The quaint village of Kornos is renowned for its red clay pottery tradition that is done entirely by hand and a foot-powered wheel. Wander in the alleys and see the potters giving life to clay. Get your hands dirty, put the clay on the wheel and make your own ware. Try to make a simple clay bowl and then let the professionals create functional objects like kouza (medium-shaped pot with neck, used to serve water), pithaouri (pot to cook meat), koumnari or koumna (small or big jug used to store halloumi cheese or meat) or even pithari (big size jug used to store water or wine). The Cypriot potter decorated the pots using different techniques. Don’t be surprised if you see crosses and other ecclesiastical symbols on the big jugs. Due to their importance in the old times, the owners just wanted to protect their valuable content from the bad eye.

Up in the Troodos Mountains, there is Foini village, the crown jewel of the mountains. Amongst a verdurous environment, steep slopes and mountaintops, this village continues its rich pottery tradition and people can admire the pottery art from up close. Take a stroll in the winding, cobbled streets of the village and feel free to enter the yards of the stoned houses to hear the buzz of the household and find yourself surrounded by the hospitality of the locals. In these yards, you will see the traditional open air oven and maybe a smaller oven which is made of koumna. The Cypriots used to lay the koumna in a sloping position, covered it with clay, making it like a small oven, in which traditional foods like kleftiko or ttavas were baked.

ACTIVITIES:
(1) In the Cypriot pottery text, what was a pithaouri used for?
(2) Reproduce the part of the Cypriot pottery text between "The quaint village" and "the bad eye.", inclusive.
(3) Take the Cypriot pottery text further, starting after its last sentence.
The records are not needed for this work.

DATA EXTRACT:

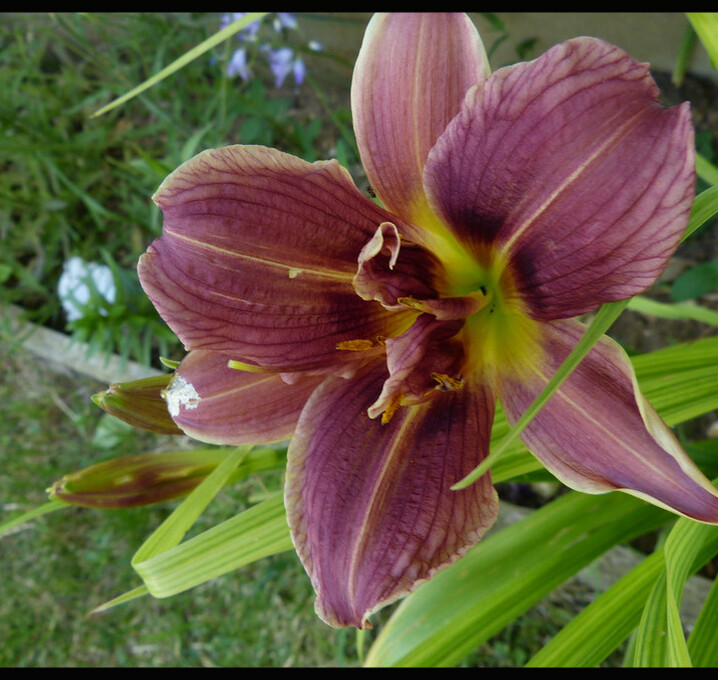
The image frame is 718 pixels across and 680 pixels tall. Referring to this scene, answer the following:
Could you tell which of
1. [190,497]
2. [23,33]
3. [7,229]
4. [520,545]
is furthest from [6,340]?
[520,545]

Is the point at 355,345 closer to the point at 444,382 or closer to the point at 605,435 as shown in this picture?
the point at 444,382

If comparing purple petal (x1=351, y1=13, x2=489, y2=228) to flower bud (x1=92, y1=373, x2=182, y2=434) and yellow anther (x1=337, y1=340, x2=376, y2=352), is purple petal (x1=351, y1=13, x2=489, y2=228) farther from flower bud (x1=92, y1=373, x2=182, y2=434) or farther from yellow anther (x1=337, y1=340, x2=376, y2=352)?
flower bud (x1=92, y1=373, x2=182, y2=434)

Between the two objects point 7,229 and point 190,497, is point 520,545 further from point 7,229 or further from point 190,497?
point 7,229

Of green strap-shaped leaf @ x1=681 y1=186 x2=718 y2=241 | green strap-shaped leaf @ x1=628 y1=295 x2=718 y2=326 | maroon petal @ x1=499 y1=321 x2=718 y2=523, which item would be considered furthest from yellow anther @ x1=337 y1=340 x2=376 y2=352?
green strap-shaped leaf @ x1=628 y1=295 x2=718 y2=326

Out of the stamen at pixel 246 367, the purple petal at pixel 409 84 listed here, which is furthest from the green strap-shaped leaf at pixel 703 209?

ANSWERS BELOW:
(1) A pithaouri was a pot used to cook meat.

(2)
The quaint village of Kornos is renowned for its red clay pottery tradition that is done entirely by hand and a foot-powered wheel. Wander in the alleys and see the potters giving life to clay. Get your hands dirty, put the clay on the wheel and make your own ware. Try to make a simple clay bowl and then let the professionals create functional objects like kouza (medium-shaped pot with neck, used to serve water), pithaouri (pot to cook meat), koumnari or koumna (small or big jug used to store halloumi cheese or meat) or even pithari (big size jug used to store water or wine). The Cypriot potter decorated the pots using different techniques. Don’t be surprised if you see crosses and other ecclesiastical symbols on the big jugs. Due to their importance in the old times, the owners just wanted to protect their valuable content from the bad eye.

(3)
Nowadays, pottery has evolved and can be seen as a fine art in galleries. Modern Cypriot potters give masterpieces both in terms of technique and quality. It is really interesting to see these artists who love clay infusing it with shape, form and color. Ceramic objects have an innate authenticity and the ceramic art is a journey through quests. Cyprus, having the art of Ceramics deeply rooted in its tradition for centuries, couldn’t just abandon it but to elevate it in a higher level. As Gustav Mahler said, “Tradition is not the worship of ashes, but the preservation of fire”.